On 10/17/2012 3:13 AM, rusi wrote: On Oct 17, 10:22 am, Terry Reedy wrote:
On 10/16/2012 9:54 PM, Kevin Anthony wrote:
I've been teaching myself list comprehension, and i've run across
something i'm not able to convert.
My response is to the part Kevin could *not* convert, not the parts he
did convert. I attempted to explain why he could not convert that part.
list comprehensions specifically abbreviate the code that they are
(essentially) equivalent to.
res = 
for item in source:
[f(item) for item in source]
Matrix multiplication does not fit the pattern above. The reduction is
number addition rather than list appending.
Dunno why you say that.
Because it is true and because it makes an essential point about what
one can and cannot sensibly do with comprehensions. They are not
intended to be a replacement for *all* loops.
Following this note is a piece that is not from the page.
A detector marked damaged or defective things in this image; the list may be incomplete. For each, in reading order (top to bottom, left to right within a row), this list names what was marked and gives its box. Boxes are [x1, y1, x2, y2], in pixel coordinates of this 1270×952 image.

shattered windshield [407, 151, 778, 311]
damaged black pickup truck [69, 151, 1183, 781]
The essential inner reduction by addition of products that Kevin was
'not able to convert' cannot be converted (with out some obnoxious
trickery and *some* extra helper), so his request for a sensible
conversion is futile.
Heres matrix multiply using list comprehensions:
plus a helper function that does the inner reduction otherwise, as I
implied it should be
from operator import add
def dot(p,q): return reduce(add, (x*y for x,y in zip(p,q)))
Right, this is the addition reduction that the OP was trying to
convert to a list comp. It cannot be done and you have not done it
either. Note the the vector of products is produced as a comprehension.
That you left it as a 'generator expression' is not relevant.
The important point is the the addition combines the products of
different iterations and list comps, by their nature, cannot directly do
def transpose(m): return zip(*m)
def mm(a,b): return mmt(a, transpose(b))
def mmt(a,b): return [[dot(ra, rb) for rb in b] for ra in a]
This is the repeated append part of the original nested loops and that,
as I said, can be re-expressed as a list comp. But that was not the part
Kevin was having difficulty with and not the part I was talking about.